While on the Routeburn tramp, I learned that Stewart Island was the place to go to see penguins so from Queenstown I drove to the southern most city of Bluff. Not having anywhere to stay and needing to get up very early to catch the ferry to the small island off the coast, I went to a bar to ask where I could find the nearest hotel. The bartender immediately said I could stay there and called his wife. She showed me their guest room in the home above the bar as well as the kitchen so I could help myself to breakfast the next morning before I caught the ferry for the one hour crossing. Amazingly nice people!

Stewart Island is a tiny speck of land in the Pacific Ocean. Antarctica would be next land mass! However, Stewart Island holds an interesting variety of forest and coastlines. I took the Rakiura Track It was sometimes swampy and then hot, then cold but always a feast for the eyes. One fond memory was walking on boards for a mile or so to avoid destroying the fragile environment. Once again the DOC hut system made the overnight stays very comfortable.

Retuning to the South Island I visited the Fox and Franz Joseph glaciers. The glaciers start at 7,800 feet high in the Southern Alps and at one time touched the Tasman Sea! Again, an unbelievable sight. My next stop was Mount Cook. I stayed at the Hermitage in a tiny room the size of a closet since I arrived late with no reservations. Once again the Kiwis made me feel right at home even though this was a major and crowded tourist site. Mount Cook is the highest mountain in New Zealand at 12,316. It was higher until an earthquake caused the top 30 feet to crumble in 1991. I still want to return there and climb it one day.

I drove back to Christchurch and up the coast to the small town of Kaikoura. This amazing town sits on the coast hugged by an 8,000 foot mountain range only a mile inland. But a mile offshore a 5,741 foot sea canyon harbors squid. This brings giant Sperm Whales to eat and spawn. As I took a small boat into the bay, I experienced sensory overload with the snow covered mountains serving as a backdrop to the deep blue ocean waters. I went whale watching but also took a swim with wild Dusky Dolphins. It was a day I never forgot

I wanted to do one more trek so I made my way to the Able Tasman National park. I took a small boat up the inland coast about 20 miles only to be dropped off to walk back. This was very different from the other treks since it mostly followed the coastline and was on the beach for much of the time. Again DOC huts made it comfortable. I drove to Nelson and took the ferry over to Wellington on the North Island. I was very impressed with Wellington, the capital of New Zealand. It reminded me of San Francisco sitting on a natural harbor at the southern tip of the North Island. It was clean, modern and appointed with great trees and flowers.

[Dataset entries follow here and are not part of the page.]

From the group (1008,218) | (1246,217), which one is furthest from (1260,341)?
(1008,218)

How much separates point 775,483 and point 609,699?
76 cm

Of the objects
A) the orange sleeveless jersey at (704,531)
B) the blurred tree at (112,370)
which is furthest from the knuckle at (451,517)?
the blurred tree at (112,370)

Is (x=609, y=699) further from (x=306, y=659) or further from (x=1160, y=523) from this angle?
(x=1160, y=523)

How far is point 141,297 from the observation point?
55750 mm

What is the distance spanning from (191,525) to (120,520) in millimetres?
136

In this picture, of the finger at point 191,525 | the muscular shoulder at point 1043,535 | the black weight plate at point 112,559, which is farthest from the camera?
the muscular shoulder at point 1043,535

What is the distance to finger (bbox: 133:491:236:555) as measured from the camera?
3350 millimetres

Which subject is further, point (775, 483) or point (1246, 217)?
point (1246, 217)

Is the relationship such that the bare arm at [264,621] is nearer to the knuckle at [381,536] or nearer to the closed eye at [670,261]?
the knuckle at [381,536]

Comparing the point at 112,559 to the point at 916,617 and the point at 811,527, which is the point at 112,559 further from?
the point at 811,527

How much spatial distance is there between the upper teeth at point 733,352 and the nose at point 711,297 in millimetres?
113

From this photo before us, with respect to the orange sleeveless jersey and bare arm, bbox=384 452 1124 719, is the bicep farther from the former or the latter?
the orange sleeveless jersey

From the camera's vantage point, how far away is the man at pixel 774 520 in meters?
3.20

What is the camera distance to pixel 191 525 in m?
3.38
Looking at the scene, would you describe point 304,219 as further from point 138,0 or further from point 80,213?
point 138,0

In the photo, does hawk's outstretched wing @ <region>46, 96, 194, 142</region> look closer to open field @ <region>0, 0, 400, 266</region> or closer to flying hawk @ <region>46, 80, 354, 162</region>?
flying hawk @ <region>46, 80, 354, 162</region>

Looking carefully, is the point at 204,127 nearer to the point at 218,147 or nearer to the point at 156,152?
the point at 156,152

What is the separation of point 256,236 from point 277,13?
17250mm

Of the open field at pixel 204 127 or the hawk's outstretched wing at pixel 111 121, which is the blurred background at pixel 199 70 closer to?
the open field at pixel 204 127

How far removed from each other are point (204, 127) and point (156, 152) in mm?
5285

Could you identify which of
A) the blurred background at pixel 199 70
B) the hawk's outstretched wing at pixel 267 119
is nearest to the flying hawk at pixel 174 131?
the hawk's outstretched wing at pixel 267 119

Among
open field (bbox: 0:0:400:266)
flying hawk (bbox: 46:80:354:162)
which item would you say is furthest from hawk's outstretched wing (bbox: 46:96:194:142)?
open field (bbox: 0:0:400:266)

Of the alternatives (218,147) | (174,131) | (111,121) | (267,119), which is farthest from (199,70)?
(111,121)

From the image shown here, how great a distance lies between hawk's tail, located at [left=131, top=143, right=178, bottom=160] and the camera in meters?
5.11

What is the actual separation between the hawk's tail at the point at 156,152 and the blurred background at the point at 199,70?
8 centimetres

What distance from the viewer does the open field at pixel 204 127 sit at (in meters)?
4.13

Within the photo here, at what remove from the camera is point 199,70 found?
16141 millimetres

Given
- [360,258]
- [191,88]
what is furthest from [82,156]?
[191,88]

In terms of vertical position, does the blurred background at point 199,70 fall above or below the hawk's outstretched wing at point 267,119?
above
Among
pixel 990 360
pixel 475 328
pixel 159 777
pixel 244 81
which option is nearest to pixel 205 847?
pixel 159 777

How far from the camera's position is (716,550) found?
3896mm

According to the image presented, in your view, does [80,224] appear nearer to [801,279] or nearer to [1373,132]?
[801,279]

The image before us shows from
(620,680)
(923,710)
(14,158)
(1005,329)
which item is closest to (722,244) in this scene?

I was running out of time so I drove directly to Rotorua, the center of the Maori culture, the indigenous people of New Zealand. Then up to the Coromandel Peninsula. This is where the Aucklanders go for summer holidays and to spend time on the pristine beaches. I returned to Auckland in time to have one more wonderful meal of New Zealand lamb and local Villa Maria wine before my flight back home.

In 1999, and I returned to New Zealand to bring in the new century. We visited many of the same places I did on my first visit including Kaikoura, Christchurch, the Milford Sound, Wellington and more but the highlight was our four day tramp on the Milford Track. thoroughly enjoyed it as did I and it was very rewarding sharing this special place with her. Please enjoy some pictures of the Milford. We had a fantastic time on New Year's eve 1999 at a party in Auckland. We brought the new century in with style!

New Zealand is a fantastic place. It is clean, safe, modern and very welcoming to visitors. The natural beauty is right up there with Norway. If you ever go, make sure you plan enough time since you will certainly leave without seeing everything you wanted to see. But then again, that makes a great excuse to go back!